Acharya Prashant (AP): I want to talk about something that is fundamentally, tremendously important to all of us. Most of us are here for a reason. Most of us are anywhere for a reason. What is the reason? The reason usually is the desire for something new, or a dissatisfaction from something that appears to be existing.
I want to talk about continuity and cessation. There is something that is continuing. There is something that the mind wants to continue. There is something that the mind wants to cease. We say we want to stop what is going on and we want to begin something new. This search for the new takes several forms — spiritual quests, material ambition, efforts towards relationships, travels, many a things. That’s what I meant when I said that most of us are here for a reason.

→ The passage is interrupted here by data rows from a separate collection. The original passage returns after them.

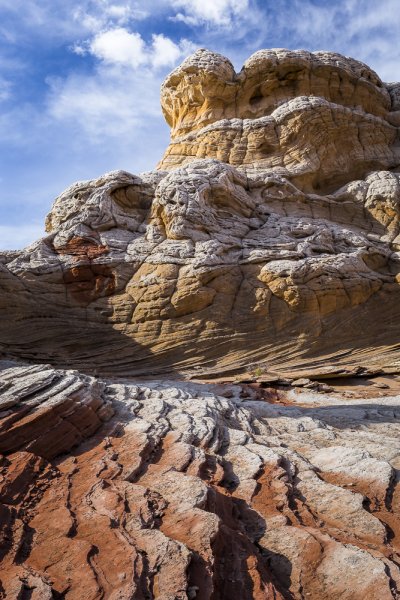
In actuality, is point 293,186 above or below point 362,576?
above

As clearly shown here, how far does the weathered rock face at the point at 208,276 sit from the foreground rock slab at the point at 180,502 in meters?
8.04

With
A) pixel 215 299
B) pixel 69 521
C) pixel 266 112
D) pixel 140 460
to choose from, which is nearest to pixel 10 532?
pixel 69 521

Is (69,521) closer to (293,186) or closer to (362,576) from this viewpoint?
(362,576)

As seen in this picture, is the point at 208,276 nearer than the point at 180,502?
No

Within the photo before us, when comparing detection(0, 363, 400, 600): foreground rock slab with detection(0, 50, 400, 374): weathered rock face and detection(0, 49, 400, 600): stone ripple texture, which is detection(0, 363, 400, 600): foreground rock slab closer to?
detection(0, 49, 400, 600): stone ripple texture

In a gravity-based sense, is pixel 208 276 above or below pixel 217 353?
above

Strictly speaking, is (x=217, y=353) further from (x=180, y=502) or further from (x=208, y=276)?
(x=180, y=502)

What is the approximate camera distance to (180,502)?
17.4 feet

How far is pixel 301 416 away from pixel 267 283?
789 centimetres

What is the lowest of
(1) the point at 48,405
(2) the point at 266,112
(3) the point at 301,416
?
(3) the point at 301,416

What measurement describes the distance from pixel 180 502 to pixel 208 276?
12667 mm

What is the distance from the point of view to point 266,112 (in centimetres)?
2511

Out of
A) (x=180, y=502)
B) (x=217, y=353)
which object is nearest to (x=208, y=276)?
(x=217, y=353)

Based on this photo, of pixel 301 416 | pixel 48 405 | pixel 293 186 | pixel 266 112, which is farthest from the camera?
pixel 266 112
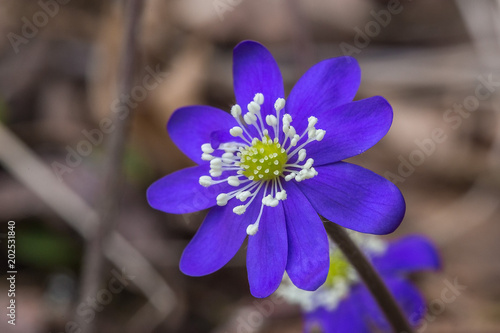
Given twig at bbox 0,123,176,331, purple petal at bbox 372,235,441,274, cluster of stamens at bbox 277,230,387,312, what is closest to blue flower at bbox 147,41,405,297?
cluster of stamens at bbox 277,230,387,312

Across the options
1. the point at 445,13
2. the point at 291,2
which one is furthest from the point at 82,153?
the point at 445,13

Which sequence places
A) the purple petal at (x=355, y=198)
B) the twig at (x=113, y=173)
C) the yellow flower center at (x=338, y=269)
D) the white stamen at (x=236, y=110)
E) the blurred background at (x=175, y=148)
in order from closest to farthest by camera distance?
the purple petal at (x=355, y=198)
the white stamen at (x=236, y=110)
the twig at (x=113, y=173)
the yellow flower center at (x=338, y=269)
the blurred background at (x=175, y=148)

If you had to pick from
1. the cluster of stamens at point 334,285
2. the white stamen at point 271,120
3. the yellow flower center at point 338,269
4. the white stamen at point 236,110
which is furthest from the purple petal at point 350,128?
the yellow flower center at point 338,269

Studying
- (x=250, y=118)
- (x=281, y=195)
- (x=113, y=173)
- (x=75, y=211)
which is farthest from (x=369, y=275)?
(x=75, y=211)

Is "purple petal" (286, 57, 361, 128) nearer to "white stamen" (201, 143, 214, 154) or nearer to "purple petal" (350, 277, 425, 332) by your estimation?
"white stamen" (201, 143, 214, 154)

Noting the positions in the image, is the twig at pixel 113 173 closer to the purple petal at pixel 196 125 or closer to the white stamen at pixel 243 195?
the purple petal at pixel 196 125

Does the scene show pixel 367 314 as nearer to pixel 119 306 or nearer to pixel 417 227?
pixel 417 227
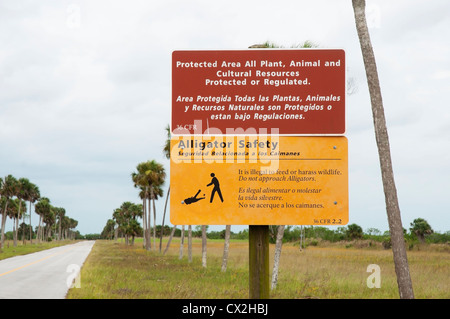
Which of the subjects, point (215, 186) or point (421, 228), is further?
point (421, 228)

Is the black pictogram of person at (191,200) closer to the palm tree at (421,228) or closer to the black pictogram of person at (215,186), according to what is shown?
the black pictogram of person at (215,186)

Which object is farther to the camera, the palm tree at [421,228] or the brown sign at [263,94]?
the palm tree at [421,228]

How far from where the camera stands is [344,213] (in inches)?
238

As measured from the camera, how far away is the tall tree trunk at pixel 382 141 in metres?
9.88

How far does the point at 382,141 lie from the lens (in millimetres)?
9836

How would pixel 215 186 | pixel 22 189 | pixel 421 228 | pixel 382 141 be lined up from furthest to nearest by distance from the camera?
pixel 22 189 < pixel 421 228 < pixel 382 141 < pixel 215 186

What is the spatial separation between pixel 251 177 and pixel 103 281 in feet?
48.9

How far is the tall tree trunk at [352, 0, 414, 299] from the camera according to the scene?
988 cm

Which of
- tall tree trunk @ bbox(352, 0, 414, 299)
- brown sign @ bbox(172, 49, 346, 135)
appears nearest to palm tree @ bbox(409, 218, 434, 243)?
tall tree trunk @ bbox(352, 0, 414, 299)

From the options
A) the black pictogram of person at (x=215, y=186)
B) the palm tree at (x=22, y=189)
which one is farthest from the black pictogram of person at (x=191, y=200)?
the palm tree at (x=22, y=189)

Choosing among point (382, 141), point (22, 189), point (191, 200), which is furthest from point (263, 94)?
point (22, 189)

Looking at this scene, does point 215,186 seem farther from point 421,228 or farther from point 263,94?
point 421,228
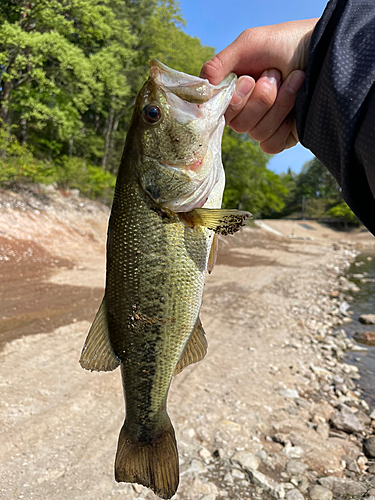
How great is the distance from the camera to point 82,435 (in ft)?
15.6

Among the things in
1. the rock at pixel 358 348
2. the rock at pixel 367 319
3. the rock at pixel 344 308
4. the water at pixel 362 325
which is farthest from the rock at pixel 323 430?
the rock at pixel 344 308

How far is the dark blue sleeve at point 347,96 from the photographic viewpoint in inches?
63.6

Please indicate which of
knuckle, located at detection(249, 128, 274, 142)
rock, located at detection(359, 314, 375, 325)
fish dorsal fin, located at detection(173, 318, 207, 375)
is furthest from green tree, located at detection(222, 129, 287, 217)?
fish dorsal fin, located at detection(173, 318, 207, 375)

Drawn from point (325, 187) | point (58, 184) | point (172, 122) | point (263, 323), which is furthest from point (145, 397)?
point (325, 187)

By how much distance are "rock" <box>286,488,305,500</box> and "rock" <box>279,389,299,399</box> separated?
216 centimetres

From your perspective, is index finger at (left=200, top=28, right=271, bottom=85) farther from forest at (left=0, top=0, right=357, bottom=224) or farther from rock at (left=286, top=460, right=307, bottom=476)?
forest at (left=0, top=0, right=357, bottom=224)

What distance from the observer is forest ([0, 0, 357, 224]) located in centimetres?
1891

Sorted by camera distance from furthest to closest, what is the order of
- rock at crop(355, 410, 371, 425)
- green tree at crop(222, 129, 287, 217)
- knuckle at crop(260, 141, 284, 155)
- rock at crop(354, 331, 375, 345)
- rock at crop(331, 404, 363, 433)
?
green tree at crop(222, 129, 287, 217) → rock at crop(354, 331, 375, 345) → rock at crop(355, 410, 371, 425) → rock at crop(331, 404, 363, 433) → knuckle at crop(260, 141, 284, 155)

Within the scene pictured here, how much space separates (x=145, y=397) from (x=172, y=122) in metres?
1.53

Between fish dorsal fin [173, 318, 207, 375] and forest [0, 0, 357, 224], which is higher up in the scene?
forest [0, 0, 357, 224]

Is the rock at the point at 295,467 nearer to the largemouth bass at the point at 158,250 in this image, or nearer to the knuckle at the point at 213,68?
the largemouth bass at the point at 158,250

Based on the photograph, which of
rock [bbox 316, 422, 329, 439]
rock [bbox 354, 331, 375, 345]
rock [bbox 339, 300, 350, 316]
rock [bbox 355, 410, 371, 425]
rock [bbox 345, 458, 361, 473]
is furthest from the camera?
rock [bbox 339, 300, 350, 316]

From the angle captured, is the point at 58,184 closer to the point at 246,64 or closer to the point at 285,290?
the point at 285,290

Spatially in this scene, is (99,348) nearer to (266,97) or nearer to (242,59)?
(266,97)
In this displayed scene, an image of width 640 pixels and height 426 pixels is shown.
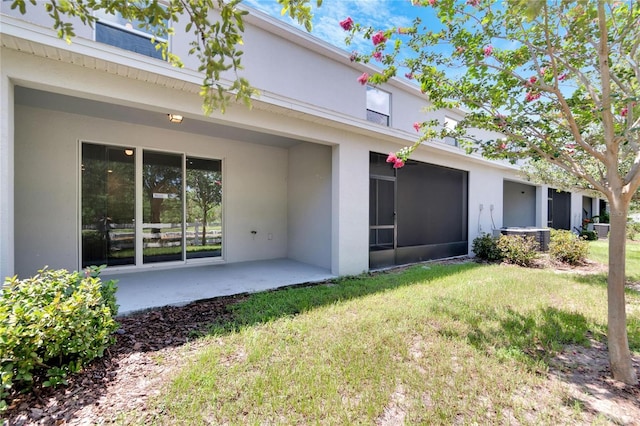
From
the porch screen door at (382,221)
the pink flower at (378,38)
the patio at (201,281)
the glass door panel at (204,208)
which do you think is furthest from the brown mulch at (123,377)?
the porch screen door at (382,221)

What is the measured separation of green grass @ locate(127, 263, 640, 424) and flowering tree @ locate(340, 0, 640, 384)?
105cm

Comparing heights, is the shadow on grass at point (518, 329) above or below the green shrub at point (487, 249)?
below

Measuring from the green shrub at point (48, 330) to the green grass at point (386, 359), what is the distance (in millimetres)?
901

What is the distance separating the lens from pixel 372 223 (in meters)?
7.39

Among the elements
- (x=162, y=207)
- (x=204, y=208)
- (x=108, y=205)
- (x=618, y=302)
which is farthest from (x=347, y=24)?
(x=108, y=205)

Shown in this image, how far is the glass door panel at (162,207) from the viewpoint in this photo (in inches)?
259

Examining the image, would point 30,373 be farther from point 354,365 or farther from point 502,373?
point 502,373

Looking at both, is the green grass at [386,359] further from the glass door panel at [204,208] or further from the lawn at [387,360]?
the glass door panel at [204,208]

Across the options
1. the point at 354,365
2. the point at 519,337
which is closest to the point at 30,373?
the point at 354,365

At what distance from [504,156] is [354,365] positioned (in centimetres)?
301

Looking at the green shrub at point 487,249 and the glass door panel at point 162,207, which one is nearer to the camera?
the glass door panel at point 162,207

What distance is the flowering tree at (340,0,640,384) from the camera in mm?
2672

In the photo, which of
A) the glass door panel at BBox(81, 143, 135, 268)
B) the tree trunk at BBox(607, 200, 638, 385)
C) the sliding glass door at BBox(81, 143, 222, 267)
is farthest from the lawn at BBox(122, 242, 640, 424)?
the glass door panel at BBox(81, 143, 135, 268)

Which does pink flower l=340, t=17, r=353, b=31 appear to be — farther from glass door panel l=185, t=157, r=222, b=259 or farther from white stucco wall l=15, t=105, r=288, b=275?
glass door panel l=185, t=157, r=222, b=259
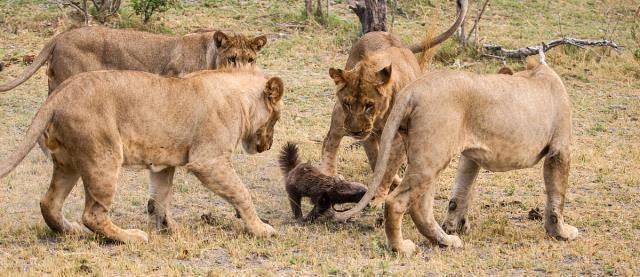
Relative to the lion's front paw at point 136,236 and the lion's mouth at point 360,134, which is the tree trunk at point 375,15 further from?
the lion's front paw at point 136,236

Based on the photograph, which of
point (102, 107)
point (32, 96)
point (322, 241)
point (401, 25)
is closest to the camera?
point (102, 107)

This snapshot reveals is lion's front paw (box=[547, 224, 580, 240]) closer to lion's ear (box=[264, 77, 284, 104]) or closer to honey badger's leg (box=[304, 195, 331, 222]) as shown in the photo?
honey badger's leg (box=[304, 195, 331, 222])

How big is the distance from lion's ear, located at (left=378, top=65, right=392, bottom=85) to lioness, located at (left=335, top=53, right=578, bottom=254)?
766 mm

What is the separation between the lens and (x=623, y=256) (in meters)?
6.32

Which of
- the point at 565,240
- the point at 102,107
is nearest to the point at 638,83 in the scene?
the point at 565,240

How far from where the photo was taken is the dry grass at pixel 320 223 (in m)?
6.07

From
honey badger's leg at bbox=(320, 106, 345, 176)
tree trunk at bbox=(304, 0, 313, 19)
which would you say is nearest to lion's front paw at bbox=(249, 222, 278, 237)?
honey badger's leg at bbox=(320, 106, 345, 176)

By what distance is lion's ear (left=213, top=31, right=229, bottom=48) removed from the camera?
339 inches

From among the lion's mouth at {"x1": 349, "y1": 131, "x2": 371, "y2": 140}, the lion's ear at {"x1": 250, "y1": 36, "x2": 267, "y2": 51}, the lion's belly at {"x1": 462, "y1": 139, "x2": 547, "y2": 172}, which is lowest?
the lion's mouth at {"x1": 349, "y1": 131, "x2": 371, "y2": 140}

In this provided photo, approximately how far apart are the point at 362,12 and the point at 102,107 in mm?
6928

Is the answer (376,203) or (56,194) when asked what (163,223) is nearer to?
(56,194)

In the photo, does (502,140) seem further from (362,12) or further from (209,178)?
(362,12)

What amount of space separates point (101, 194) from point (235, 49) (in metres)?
2.87

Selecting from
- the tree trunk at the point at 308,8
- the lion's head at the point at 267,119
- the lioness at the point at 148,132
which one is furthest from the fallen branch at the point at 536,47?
the lioness at the point at 148,132
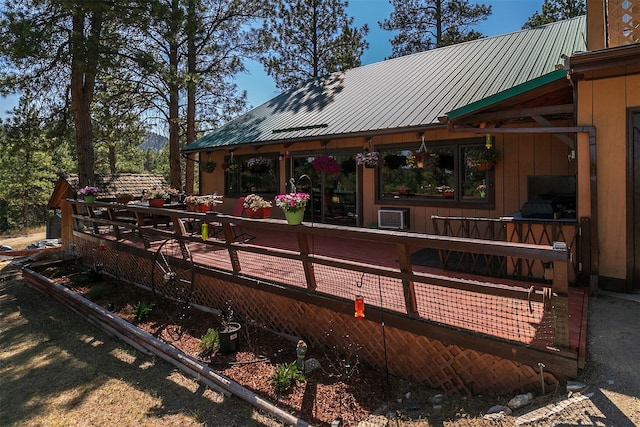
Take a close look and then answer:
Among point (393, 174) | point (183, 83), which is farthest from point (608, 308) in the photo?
point (183, 83)

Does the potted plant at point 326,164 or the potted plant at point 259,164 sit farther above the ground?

So, there is something that is going on and there is something that you would rather have continued, begun. And these two interact, these two are enmeshed. Are they not? If we look at our daily lives, the very need for the new, the very need for something different arises from our response to what seems like existing.
So if boredom seems like existing, than there is a need for excitement. If the gross seems like prevailing, then there is a need for the subtle. If dryness seems like prevailing, then there is a need for something to melt. So the new that we want, the difference that we are chasing is always related to, in a sense being born from that, which we want to do away with, that which we want to escape. And that is the reason behind our endeavours.
You see, you will not extend your hands towards a glass of water, if first of all you are not feeling thirsty. The demand for water, the demand for a satisfied state arises from the current state, which is, one of dissatisfaction. The current state not being there, the other state would not have appeared desirable. Are we together on this? Does this follow from our daily experience? It is a simple matter that deserves great attention.
I repeat: Whatever be the new that we are after, is always a product of the old, the stale, which appears to be already present, which appears to be continuing. Right?